Enquanto pesquisava sobre pessoas como Travis Banton, figurinista famoso à época, e slip dresses, algo oposto ao estereotipado vestido que eu tenho no armário. Amei relembrar como eu li acerca das lagostas de Elsa Schiaparelli, ou a inovação de Chanel e Poirot quando eu tinha meus 12 anos. Ou mais recentemente, ter lido Gatsby enquanto estava na faculdade, assistir Downton Abbey ou Z: te beginning of everything. Lembrei de um professor no doutorado que perguntou a cada um de seus alunos qual época eles gostariam de ter vivido… Fui a primeira a responder e eu respondi que entre os anos 20-60/70. Ele riu, disse que eu era mesmo uma melindrosa e comentou também a importância de entender como isso refletia na minha pesquisa. Ele já sabia. Meu recorte temporal era exatamente este, dos anos 1920 à 68. O mesmo aconteceu com todos os outros alunos. Relembrei dessa história quando me peguei pensando em ir de Carmen Miranda em “That Night in Rio” (1941), ou Ziegfeld Girls, ou algo inspirado em Josephine Baker - todas personagens que eu poderia facilmente relacionar à minha pesquisa. Era nítido como meu repertório estava preso ali naquela época. Nós refletimos o que nos interessa de diferentes formas possíveis; seja em uma fantasia, em uma pesquisa... é como se virasse uma parte de nós. Sabe aquela história de que “ver alguém com um livro que amamos é como se o livro estivesse apresentando a pessoa?” Sinto que algo similar acontece quando encontramos alguém com algo que atrai o nosso olhar.
Enquanto eu inventei de fazer um vestido tabard, modelo famoso durante os anos 1920 e que eu julguei ser muito fácil de fazer por consistir em ser apenas dois retângulos de tecido - mesmo sem ter medidas nem nada. Eu comecei a perguntar para as pessoas que fantasia elas usariam em uma festa. Da minha vizinha, passando pelos funcionários do prédio até os motoristas do Uber. Recebi as mais variadas respostas, até que uma pessoa falou algo que me deixou curiosa. Ela perguntou qual a idade das pessoas na festa que eu ia. Eu respondi que eram Millenials em sua maioria. Ela então comentou que eu teria que evitar duas situações: fantasias muito populares atualmente, como Wandinha, por exemplo, e fantasias dos anos 80/90, uma vez que reviver a infância poderia ser um fator importante ali. A pessoa então brincou que se eu quisesse sobressair, eu deveria ir com algo retrô. Parece óbvio, mas eu claramente ainda não tinha pensado nisso. Uma prima comentou que recentemente vestiu a filha (5) de Pedrita e menina disse que ninguém na escola a reconheceu. A mãe estava toda feliz, afinal, os Flinstones eram parte da sua infância, mas a geração da filha já não fazia ideia de quem se tratava.

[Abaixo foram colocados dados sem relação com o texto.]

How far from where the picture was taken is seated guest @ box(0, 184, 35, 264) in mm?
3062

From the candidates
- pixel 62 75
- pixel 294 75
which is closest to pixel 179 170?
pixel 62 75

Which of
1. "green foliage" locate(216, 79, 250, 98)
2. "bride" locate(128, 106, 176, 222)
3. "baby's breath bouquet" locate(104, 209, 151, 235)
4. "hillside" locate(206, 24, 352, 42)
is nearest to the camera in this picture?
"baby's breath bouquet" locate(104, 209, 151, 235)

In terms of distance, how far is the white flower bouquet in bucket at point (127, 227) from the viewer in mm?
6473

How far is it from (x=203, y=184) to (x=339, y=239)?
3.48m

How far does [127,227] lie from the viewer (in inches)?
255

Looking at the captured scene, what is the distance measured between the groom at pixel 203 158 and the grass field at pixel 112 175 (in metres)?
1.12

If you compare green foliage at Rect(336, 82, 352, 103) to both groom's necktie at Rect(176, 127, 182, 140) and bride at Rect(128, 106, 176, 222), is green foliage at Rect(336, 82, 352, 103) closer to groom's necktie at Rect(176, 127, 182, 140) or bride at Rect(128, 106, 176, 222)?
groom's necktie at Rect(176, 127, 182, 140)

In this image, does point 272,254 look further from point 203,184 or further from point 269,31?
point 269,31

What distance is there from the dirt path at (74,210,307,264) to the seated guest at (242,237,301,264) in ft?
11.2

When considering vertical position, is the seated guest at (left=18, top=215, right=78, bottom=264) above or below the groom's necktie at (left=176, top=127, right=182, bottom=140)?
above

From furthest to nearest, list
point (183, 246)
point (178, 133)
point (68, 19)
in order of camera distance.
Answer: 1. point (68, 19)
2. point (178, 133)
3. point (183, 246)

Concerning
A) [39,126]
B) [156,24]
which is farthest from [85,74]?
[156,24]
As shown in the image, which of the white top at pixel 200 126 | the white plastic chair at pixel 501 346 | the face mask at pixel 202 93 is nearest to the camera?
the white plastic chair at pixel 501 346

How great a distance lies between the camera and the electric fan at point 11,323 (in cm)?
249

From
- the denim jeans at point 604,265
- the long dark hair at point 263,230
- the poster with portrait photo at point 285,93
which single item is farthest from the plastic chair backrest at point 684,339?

Foi apenas na semana depois da festa, quando pesquisei sobre setênios que me deparei com algo interessante. Segundo a antroposofia, nosso senso estético e nossas preferências culturais são desenvolvidas no segundo setênio, dos 7 aos 14 anos de idade. Eu já tinha lido que as músicas que ouvimos entre os 12-14 anos norteiam as nossas preferências musicais ao longo da vida. Mas eu não imaginava que o que consumimos visualmente nesta idade é igualmente importante para a formação do nosso olhar e vai acabar nos acompanhado a vida toda.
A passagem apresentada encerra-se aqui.